MATERIAL PROVIDED>
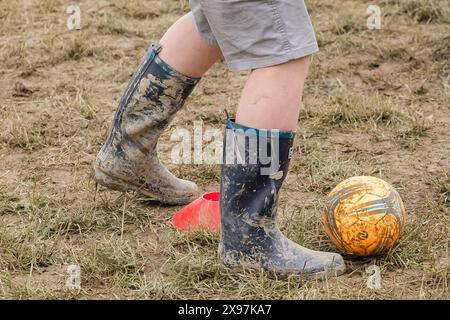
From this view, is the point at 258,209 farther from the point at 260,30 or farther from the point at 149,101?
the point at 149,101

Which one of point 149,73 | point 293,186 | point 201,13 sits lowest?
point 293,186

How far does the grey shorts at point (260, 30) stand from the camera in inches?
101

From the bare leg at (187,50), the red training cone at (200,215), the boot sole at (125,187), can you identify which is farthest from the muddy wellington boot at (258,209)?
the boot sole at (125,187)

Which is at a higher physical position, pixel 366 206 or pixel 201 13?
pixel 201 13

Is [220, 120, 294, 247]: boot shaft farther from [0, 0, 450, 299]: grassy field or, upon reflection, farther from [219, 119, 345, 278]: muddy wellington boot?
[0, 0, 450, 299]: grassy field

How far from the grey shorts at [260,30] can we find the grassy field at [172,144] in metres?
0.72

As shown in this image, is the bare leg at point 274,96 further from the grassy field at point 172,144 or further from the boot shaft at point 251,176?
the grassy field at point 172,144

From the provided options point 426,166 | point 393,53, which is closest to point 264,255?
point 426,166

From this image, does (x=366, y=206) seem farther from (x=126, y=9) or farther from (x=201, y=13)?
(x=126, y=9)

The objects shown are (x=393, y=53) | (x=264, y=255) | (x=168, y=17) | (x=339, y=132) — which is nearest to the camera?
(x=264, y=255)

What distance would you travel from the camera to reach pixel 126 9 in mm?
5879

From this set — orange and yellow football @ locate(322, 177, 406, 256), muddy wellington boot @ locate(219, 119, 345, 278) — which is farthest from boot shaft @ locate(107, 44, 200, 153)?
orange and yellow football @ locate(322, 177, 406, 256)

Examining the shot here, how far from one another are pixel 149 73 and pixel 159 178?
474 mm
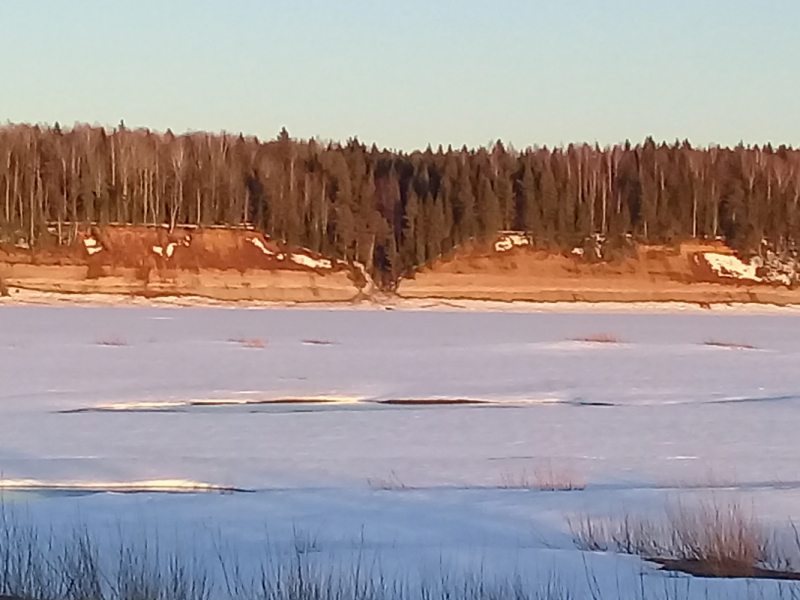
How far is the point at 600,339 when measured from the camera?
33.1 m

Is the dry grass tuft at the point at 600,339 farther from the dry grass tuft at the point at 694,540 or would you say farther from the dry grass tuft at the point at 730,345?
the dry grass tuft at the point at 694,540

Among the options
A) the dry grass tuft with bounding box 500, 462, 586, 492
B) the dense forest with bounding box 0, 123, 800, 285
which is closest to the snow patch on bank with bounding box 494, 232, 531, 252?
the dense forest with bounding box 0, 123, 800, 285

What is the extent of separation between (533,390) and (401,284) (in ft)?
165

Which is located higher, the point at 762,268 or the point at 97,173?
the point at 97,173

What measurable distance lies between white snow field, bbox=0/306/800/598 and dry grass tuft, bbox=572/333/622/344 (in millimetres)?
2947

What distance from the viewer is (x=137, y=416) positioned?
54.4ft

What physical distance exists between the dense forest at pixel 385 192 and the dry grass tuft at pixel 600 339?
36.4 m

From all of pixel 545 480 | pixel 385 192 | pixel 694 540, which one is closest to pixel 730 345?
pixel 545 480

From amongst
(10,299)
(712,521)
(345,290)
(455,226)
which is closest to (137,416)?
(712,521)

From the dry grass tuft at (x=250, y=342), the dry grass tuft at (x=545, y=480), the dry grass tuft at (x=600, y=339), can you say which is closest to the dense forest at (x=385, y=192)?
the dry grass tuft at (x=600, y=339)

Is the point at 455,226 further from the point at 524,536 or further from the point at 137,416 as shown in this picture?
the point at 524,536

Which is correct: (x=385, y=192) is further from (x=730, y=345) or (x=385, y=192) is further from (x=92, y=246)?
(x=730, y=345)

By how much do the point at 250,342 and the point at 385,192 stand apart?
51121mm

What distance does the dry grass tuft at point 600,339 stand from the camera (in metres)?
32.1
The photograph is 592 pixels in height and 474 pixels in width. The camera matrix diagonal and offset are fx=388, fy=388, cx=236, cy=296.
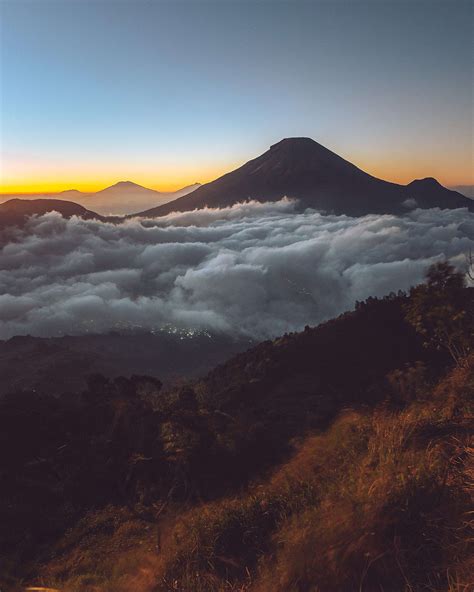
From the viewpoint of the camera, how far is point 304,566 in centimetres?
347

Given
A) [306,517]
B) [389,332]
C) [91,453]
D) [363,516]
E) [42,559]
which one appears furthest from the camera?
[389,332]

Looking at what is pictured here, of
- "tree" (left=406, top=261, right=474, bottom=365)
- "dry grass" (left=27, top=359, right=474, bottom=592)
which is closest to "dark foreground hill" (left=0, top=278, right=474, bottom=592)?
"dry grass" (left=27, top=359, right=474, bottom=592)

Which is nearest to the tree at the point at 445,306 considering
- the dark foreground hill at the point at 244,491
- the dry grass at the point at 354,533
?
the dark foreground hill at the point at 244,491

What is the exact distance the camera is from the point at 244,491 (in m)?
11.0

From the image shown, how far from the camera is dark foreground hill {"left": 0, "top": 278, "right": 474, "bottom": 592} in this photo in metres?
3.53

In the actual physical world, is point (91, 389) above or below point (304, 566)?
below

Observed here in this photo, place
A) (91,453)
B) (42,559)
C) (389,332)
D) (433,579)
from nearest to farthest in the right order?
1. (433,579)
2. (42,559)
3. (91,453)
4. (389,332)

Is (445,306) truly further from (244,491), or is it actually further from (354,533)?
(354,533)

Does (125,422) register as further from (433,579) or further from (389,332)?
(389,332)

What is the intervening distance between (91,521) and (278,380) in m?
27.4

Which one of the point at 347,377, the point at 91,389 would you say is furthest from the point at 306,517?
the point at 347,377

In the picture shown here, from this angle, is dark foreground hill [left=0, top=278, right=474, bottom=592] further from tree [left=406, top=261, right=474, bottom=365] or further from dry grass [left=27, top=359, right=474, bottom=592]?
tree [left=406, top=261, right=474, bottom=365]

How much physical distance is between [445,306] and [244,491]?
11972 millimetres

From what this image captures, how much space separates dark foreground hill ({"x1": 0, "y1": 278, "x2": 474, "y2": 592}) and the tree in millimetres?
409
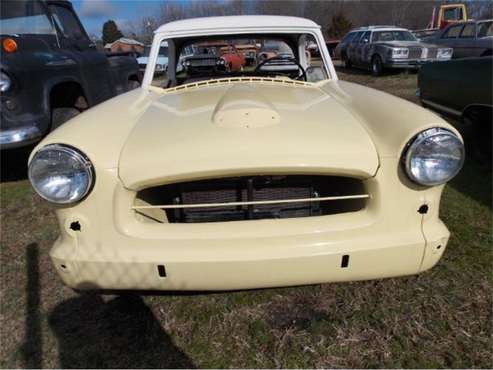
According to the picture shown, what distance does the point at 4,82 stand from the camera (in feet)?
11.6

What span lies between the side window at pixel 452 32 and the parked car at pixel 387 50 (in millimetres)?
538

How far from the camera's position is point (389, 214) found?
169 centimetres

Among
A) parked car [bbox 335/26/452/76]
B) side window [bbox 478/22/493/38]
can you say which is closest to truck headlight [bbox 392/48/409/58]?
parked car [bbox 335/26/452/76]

TASK DESCRIPTION> Please quote every line above word for word, leaving out the pictures.

RESULT BELOW>
From this view, is the point at 258,209 farther from the point at 260,30 or farther from the point at 149,101?
the point at 149,101

Which one of point 149,73 | point 293,186 | point 201,13 sits lowest?
point 293,186

How far does the grey shorts at point (260, 30) stand from the camera in inches?
101

From the bare leg at (187,50), the red training cone at (200,215), the boot sole at (125,187), can you identify which is farthest from the muddy wellington boot at (258,209)?
the boot sole at (125,187)

Which is at a higher physical position, pixel 366 206 or pixel 201 13?
pixel 201 13

Is [220, 120, 294, 247]: boot shaft farther from [0, 0, 450, 299]: grassy field or, upon reflection, farther from [219, 119, 345, 278]: muddy wellington boot?
[0, 0, 450, 299]: grassy field

How far from the grey shorts at [260,30] can we find the grassy field at [172,144] in metres?
0.72

As shown in this image, is the bare leg at point 274,96 further from the grassy field at point 172,144 or further from the boot shaft at point 251,176?
the grassy field at point 172,144

From the provided options point 426,166 | point 393,53, which is closest to point 264,255?
point 426,166

From this image, does (x=366, y=206) seem farther from (x=126, y=9) or farther from (x=201, y=13)?
(x=126, y=9)

The objects shown are (x=393, y=53) | (x=264, y=255) | (x=168, y=17) | (x=339, y=132) — which is nearest to the camera?
(x=264, y=255)

What distance would you travel from the camera to reach pixel 126 9 in mm?
5879

From this set — orange and yellow football @ locate(322, 177, 406, 256), muddy wellington boot @ locate(219, 119, 345, 278) — which is farthest from boot shaft @ locate(107, 44, 200, 153)?
orange and yellow football @ locate(322, 177, 406, 256)

Examining the shot here, how far from one another are pixel 149 73 and pixel 159 178?
474 mm
How far is the point at 600,339 when measured from the camera?
33.1 m

Is the dry grass tuft at the point at 600,339 farther from the dry grass tuft at the point at 694,540 or would you say farther from the dry grass tuft at the point at 730,345?
the dry grass tuft at the point at 694,540

Among the options
A) the dry grass tuft with bounding box 500, 462, 586, 492
B) the dense forest with bounding box 0, 123, 800, 285
which is closest to the snow patch on bank with bounding box 494, 232, 531, 252?
the dense forest with bounding box 0, 123, 800, 285

What is the extent of separation between (533,390) and (401,284) (in ft)?
165

Which is located higher, the point at 762,268 or the point at 97,173?
the point at 97,173

What measurable distance lies between white snow field, bbox=0/306/800/598 and dry grass tuft, bbox=572/333/622/344 (in millimetres)?
2947

What distance from the viewer is (x=137, y=416) positioned?
54.4ft

What physical distance exists between the dense forest at pixel 385 192 and the dry grass tuft at pixel 600 339?
36.4 m

From all of pixel 545 480 | pixel 385 192 | pixel 694 540, which one is closest to pixel 730 345?
pixel 545 480

From amongst
(10,299)
(712,521)
(345,290)
(455,226)
which is closest to (137,416)?
(712,521)

From the dry grass tuft at (x=250, y=342), the dry grass tuft at (x=545, y=480), the dry grass tuft at (x=600, y=339), can you say which is closest to the dense forest at (x=385, y=192)?
the dry grass tuft at (x=600, y=339)

Is the point at 455,226 further from the point at 524,536 or further from the point at 137,416 as shown in this picture?
the point at 524,536

Which is correct: (x=385, y=192) is further from (x=730, y=345) or (x=385, y=192) is further from (x=92, y=246)?
(x=730, y=345)

By how much do the point at 250,342 and the point at 385,192 stand apart?
51121mm

What distance does the dry grass tuft at point 600,339 stand from the camera (in metres)?
32.1
The photograph is 592 pixels in height and 474 pixels in width. The camera matrix diagonal and offset are fx=388, fy=388, cx=236, cy=296.
From the viewpoint of the camera, how far is point 304,566 in centimetres?
347

Given
A) [306,517]
B) [389,332]
C) [91,453]
D) [363,516]
E) [42,559]
which one appears furthest from the camera?
[389,332]

Looking at what is pictured here, of
- "tree" (left=406, top=261, right=474, bottom=365)
- "dry grass" (left=27, top=359, right=474, bottom=592)
which is closest to "dark foreground hill" (left=0, top=278, right=474, bottom=592)?
"dry grass" (left=27, top=359, right=474, bottom=592)

Which is nearest to the tree at the point at 445,306 considering
- the dark foreground hill at the point at 244,491
- the dry grass at the point at 354,533
?
the dark foreground hill at the point at 244,491

What is the exact distance the camera is from the point at 244,491 (in m)?
11.0

From the image shown, how far from the camera is dark foreground hill {"left": 0, "top": 278, "right": 474, "bottom": 592} in this photo in metres?
3.53

In the actual physical world, is point (91, 389) above or below point (304, 566)?
below

Observed here in this photo, place
A) (91,453)
B) (42,559)
C) (389,332)
D) (433,579)
from nearest to farthest in the right order?
1. (433,579)
2. (42,559)
3. (91,453)
4. (389,332)

Is (445,306) truly further from (244,491), or is it actually further from (354,533)?
(354,533)

Does (125,422) register as further from (433,579) or further from (389,332)?
(389,332)

What is the intervening distance between (91,521) and (278,380) in m?
27.4

Which one of the point at 347,377, the point at 91,389 would you say is furthest from the point at 306,517?
the point at 347,377

In the picture shown here, from this angle, is dark foreground hill [left=0, top=278, right=474, bottom=592] further from tree [left=406, top=261, right=474, bottom=365] or further from dry grass [left=27, top=359, right=474, bottom=592]?
tree [left=406, top=261, right=474, bottom=365]

How much physical distance is between [445,306] and [244,491]?
11972 millimetres

From what this image captures, how much space separates dark foreground hill ({"x1": 0, "y1": 278, "x2": 474, "y2": 592}) and the tree in millimetres?
409
According to the picture shown, what distance does the point at 4,82 stand from the camera (in feet)?
11.6

What span lies between the side window at pixel 452 32 and the parked car at pixel 387 50 (in millimetres)?
538

How far from the camera's position is point (389, 214) found?
169 centimetres

Among
A) parked car [bbox 335/26/452/76]
B) side window [bbox 478/22/493/38]
can you say which is closest to truck headlight [bbox 392/48/409/58]?
parked car [bbox 335/26/452/76]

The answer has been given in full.